If managing generational change is important to guarantee the future of family businesses, understanding that new generations think differently is also important. There are many family businesses that over the years choose to change their activity, diversify their business lines or invest in other companies. It is when we talk about business families that choose to create new corporate and property structures to channel these investments and maintain the family part and move away from the traditional business.

Family groups, family offices, venture capital companies (SCR), family businesses in transition or business families that jointly invest assets. The case may be different, but, in all cases, a global analysis of the family, business and financial situation will be necessary, and expert and independent advice that looks beyond the tax part.
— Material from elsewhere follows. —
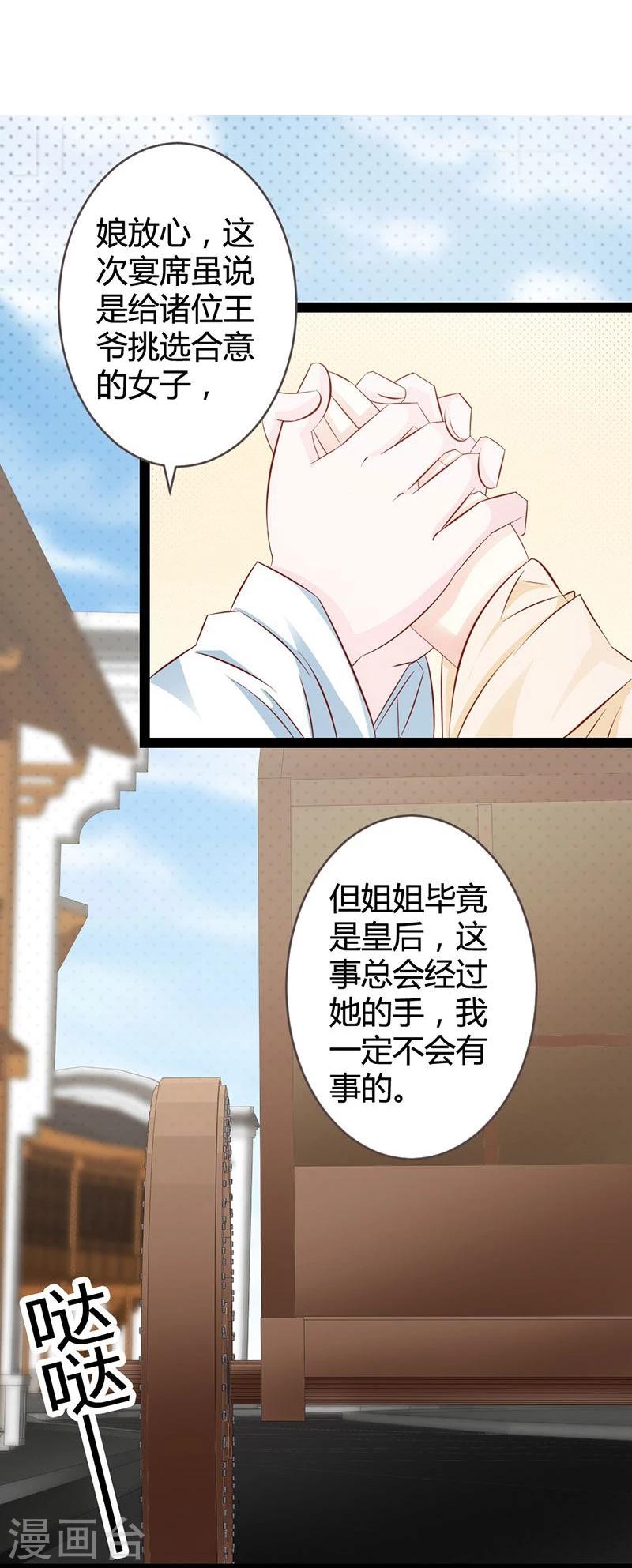 第9话 肤浅的女人-第10话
Investments in venture capital companies are exempt from the Wealth Tax – under a series of conditions – but beyond this tax part, it is necessary to determine how this figure and the private equity investments that are made within the structure fit. business and property.

For Carlos Bach, partner and commercial director of Abante in Barcelona, ??before creating a company or vehicle and deciding to make alternative investments, companies and family groups must carry out an exercise of strategic reflection on the own objectives of the members of the company. family as well as the company’s objectives. “It is essential that estate and tax planning go hand in hand with the Complete and Individual Future Plan of each member of the family structure. Doing this entire process in a global and orderly manner will help make good decisions in the present, guarantee the future of the company and know what can happen when others take the reins,” says Bach.